I'd be careful comparing the 780 numbers you see in the average 780 benchmark - which more often than not are at ~954MHz actual boost clocks on A1 cards - against my 780 - with the lowest GPU offset I can actually set in overclocking tools I get this:
My out the box boost gives 17.8% higher performance and the lowest I can go is still at around 6% higher clocks than the cards those benchmarks are usually running :| and my card still has around 10% in the tank for overclocking compared to the image I posted just now in comparison to the 480.
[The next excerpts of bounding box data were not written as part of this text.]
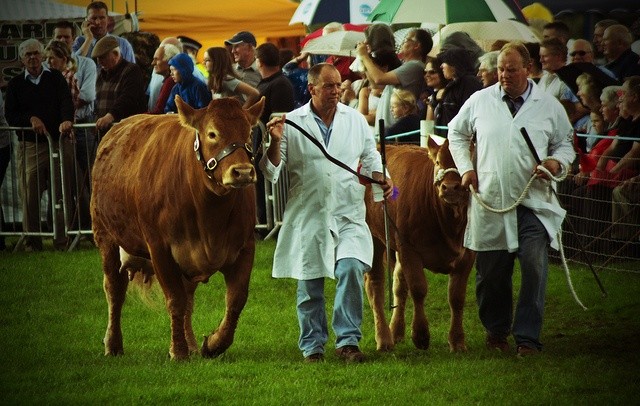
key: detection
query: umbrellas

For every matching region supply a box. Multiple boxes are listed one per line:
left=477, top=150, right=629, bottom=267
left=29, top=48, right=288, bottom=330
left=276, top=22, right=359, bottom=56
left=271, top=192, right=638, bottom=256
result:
left=287, top=0, right=379, bottom=29
left=432, top=20, right=542, bottom=48
left=392, top=27, right=436, bottom=54
left=367, top=0, right=517, bottom=26
left=553, top=62, right=622, bottom=110
left=299, top=23, right=368, bottom=47
left=300, top=30, right=368, bottom=61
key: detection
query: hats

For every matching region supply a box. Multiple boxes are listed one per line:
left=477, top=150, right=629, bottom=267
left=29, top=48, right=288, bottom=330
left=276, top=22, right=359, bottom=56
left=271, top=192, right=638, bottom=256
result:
left=177, top=36, right=202, bottom=51
left=91, top=34, right=120, bottom=59
left=224, top=32, right=256, bottom=47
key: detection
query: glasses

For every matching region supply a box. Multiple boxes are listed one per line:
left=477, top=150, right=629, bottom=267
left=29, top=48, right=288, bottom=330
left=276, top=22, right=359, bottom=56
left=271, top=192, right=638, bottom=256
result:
left=202, top=58, right=211, bottom=61
left=569, top=50, right=592, bottom=56
left=402, top=36, right=416, bottom=43
left=423, top=70, right=435, bottom=75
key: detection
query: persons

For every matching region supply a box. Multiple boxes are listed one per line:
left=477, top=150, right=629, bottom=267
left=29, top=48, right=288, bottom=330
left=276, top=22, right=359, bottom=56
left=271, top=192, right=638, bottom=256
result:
left=385, top=87, right=420, bottom=142
left=423, top=57, right=448, bottom=121
left=476, top=51, right=500, bottom=87
left=45, top=39, right=80, bottom=174
left=4, top=39, right=79, bottom=252
left=574, top=88, right=630, bottom=176
left=258, top=62, right=395, bottom=363
left=596, top=76, right=640, bottom=173
left=277, top=37, right=287, bottom=48
left=586, top=9, right=604, bottom=41
left=340, top=55, right=371, bottom=109
left=143, top=36, right=183, bottom=95
left=203, top=47, right=260, bottom=110
left=538, top=38, right=570, bottom=98
left=630, top=8, right=640, bottom=19
left=563, top=33, right=590, bottom=61
left=177, top=35, right=207, bottom=85
left=630, top=21, right=640, bottom=56
left=558, top=38, right=617, bottom=123
left=164, top=53, right=212, bottom=113
left=600, top=24, right=640, bottom=82
left=587, top=108, right=608, bottom=148
left=586, top=8, right=587, bottom=9
left=90, top=34, right=143, bottom=144
left=573, top=71, right=603, bottom=129
left=41, top=19, right=98, bottom=229
left=282, top=53, right=330, bottom=109
left=279, top=49, right=295, bottom=67
left=357, top=79, right=385, bottom=126
left=0, top=89, right=13, bottom=251
left=446, top=40, right=577, bottom=361
left=325, top=55, right=358, bottom=82
left=143, top=43, right=180, bottom=114
left=610, top=174, right=640, bottom=240
left=355, top=28, right=433, bottom=143
left=560, top=30, right=578, bottom=46
left=539, top=21, right=569, bottom=43
left=609, top=8, right=628, bottom=27
left=434, top=51, right=484, bottom=138
left=224, top=30, right=262, bottom=156
left=488, top=39, right=510, bottom=52
left=573, top=86, right=622, bottom=186
left=72, top=1, right=136, bottom=78
left=254, top=42, right=295, bottom=238
left=592, top=18, right=619, bottom=66
left=522, top=42, right=543, bottom=85
left=323, top=21, right=346, bottom=36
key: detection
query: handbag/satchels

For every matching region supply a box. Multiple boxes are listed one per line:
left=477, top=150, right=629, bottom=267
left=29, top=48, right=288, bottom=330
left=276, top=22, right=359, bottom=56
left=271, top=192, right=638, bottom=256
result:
left=54, top=138, right=85, bottom=174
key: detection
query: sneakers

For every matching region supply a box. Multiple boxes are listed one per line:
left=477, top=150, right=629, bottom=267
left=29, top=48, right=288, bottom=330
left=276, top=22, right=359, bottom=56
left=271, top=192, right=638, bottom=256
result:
left=305, top=353, right=324, bottom=362
left=517, top=346, right=534, bottom=357
left=486, top=337, right=507, bottom=353
left=336, top=345, right=367, bottom=363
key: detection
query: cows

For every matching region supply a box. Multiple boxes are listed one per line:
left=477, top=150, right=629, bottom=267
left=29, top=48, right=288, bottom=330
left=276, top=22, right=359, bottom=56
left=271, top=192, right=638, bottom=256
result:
left=363, top=135, right=475, bottom=354
left=89, top=94, right=268, bottom=363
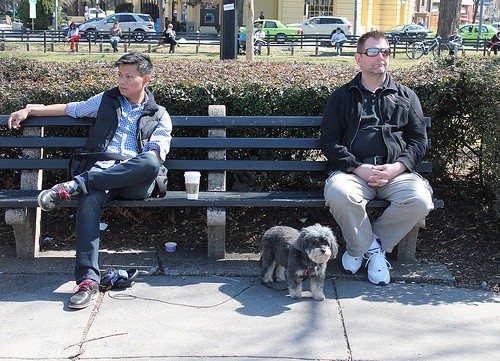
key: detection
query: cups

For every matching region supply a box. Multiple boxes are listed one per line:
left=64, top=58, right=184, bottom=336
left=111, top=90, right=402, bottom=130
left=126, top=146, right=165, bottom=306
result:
left=184, top=171, right=201, bottom=199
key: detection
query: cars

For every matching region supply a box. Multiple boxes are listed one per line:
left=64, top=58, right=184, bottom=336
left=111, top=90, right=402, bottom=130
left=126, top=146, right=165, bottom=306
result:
left=84, top=8, right=107, bottom=21
left=459, top=24, right=500, bottom=49
left=238, top=18, right=305, bottom=44
left=61, top=16, right=118, bottom=39
left=383, top=23, right=427, bottom=44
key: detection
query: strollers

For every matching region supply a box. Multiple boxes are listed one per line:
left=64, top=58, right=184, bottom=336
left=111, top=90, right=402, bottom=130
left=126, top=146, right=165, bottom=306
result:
left=240, top=31, right=261, bottom=57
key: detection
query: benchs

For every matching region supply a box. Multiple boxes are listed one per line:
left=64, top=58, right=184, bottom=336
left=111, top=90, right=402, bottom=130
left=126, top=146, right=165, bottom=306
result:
left=0, top=104, right=444, bottom=262
left=260, top=31, right=492, bottom=59
left=0, top=29, right=220, bottom=54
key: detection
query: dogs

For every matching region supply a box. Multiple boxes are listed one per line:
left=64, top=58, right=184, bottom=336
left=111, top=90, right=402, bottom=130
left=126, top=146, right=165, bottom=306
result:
left=255, top=222, right=341, bottom=300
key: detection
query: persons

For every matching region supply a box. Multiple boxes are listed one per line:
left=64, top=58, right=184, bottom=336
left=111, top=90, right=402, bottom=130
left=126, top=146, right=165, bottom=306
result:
left=331, top=28, right=346, bottom=56
left=447, top=28, right=462, bottom=58
left=237, top=25, right=242, bottom=55
left=66, top=22, right=81, bottom=52
left=258, top=11, right=265, bottom=20
left=417, top=22, right=424, bottom=27
left=320, top=31, right=434, bottom=286
left=487, top=25, right=500, bottom=55
left=7, top=51, right=172, bottom=309
left=468, top=27, right=472, bottom=32
left=164, top=24, right=180, bottom=53
left=109, top=21, right=122, bottom=52
left=254, top=24, right=265, bottom=55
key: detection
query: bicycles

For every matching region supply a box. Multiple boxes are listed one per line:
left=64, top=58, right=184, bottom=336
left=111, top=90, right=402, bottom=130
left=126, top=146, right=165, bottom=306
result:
left=405, top=33, right=450, bottom=60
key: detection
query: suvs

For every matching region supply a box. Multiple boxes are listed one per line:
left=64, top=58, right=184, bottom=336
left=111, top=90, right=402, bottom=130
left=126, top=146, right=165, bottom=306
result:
left=285, top=15, right=354, bottom=47
left=79, top=12, right=155, bottom=42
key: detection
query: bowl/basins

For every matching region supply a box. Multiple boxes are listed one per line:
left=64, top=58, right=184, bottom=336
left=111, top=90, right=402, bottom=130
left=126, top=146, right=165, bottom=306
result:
left=165, top=242, right=177, bottom=252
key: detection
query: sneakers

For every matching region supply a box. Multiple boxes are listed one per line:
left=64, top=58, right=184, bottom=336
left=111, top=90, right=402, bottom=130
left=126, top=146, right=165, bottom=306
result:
left=341, top=250, right=364, bottom=275
left=363, top=247, right=392, bottom=286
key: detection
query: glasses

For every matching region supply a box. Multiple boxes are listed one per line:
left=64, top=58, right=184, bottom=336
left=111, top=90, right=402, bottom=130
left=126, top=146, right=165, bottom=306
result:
left=359, top=47, right=391, bottom=57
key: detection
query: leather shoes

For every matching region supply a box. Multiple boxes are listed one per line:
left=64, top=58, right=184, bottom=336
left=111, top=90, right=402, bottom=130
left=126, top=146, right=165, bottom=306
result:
left=68, top=279, right=99, bottom=308
left=38, top=184, right=73, bottom=212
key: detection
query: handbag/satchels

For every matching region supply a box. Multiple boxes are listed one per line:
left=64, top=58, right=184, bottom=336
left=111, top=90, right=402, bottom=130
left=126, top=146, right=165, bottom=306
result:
left=67, top=148, right=84, bottom=181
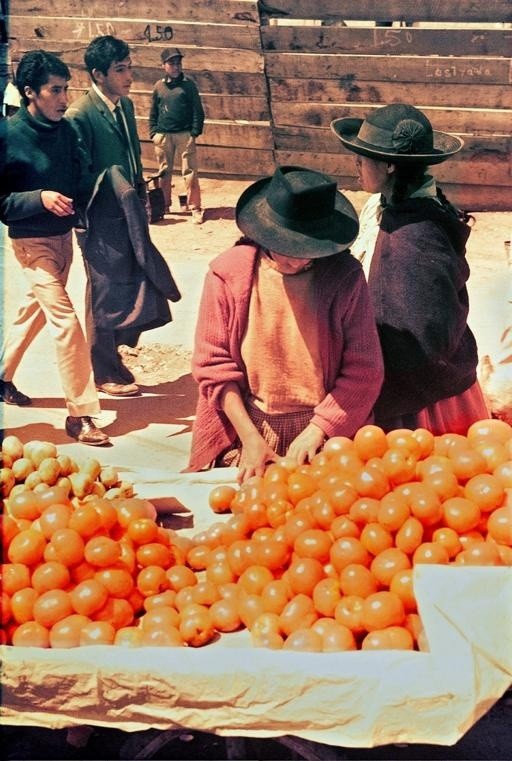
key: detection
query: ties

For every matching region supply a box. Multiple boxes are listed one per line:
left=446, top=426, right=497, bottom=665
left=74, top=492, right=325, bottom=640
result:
left=114, top=106, right=135, bottom=176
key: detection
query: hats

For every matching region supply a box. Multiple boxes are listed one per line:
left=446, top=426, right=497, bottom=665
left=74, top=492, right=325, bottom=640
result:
left=161, top=48, right=183, bottom=63
left=235, top=166, right=359, bottom=259
left=330, top=104, right=465, bottom=165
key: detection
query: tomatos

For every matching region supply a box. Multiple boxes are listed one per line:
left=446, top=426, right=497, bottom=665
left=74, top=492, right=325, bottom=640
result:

I can't see Maxwell doing well for DX12 types games ever - when it comes to ASync the architecture is only ever going to compare to 1+1 in a GCN format with a little bit of clockspeed advantage - even Pascal realistically is only the equivalent of 1+2 but with a big clock speed advantage at the moment.
Once we are on DX12/Vulkan proper developers are going to be targeting the 1070, 1080, future nVidia big GPUs which aren't that far off and AMD's Vega, etc. based GPUs whether you are talking 290(X), 970, 980 even to a degree the 480 and 980ti they are going to have to make sacrifices and won't be upto running max settings at good performance - its the way it has always been.
EDIT: My point being IMO people playing the latest games well into 2017/2018 with a 980, etc. and expecting to run higher settings with good performance are expecting a bit much and while the equivalent AMD cards may or may not do a bit better it won't be better enough to offset the need for a newer card to do the games justice.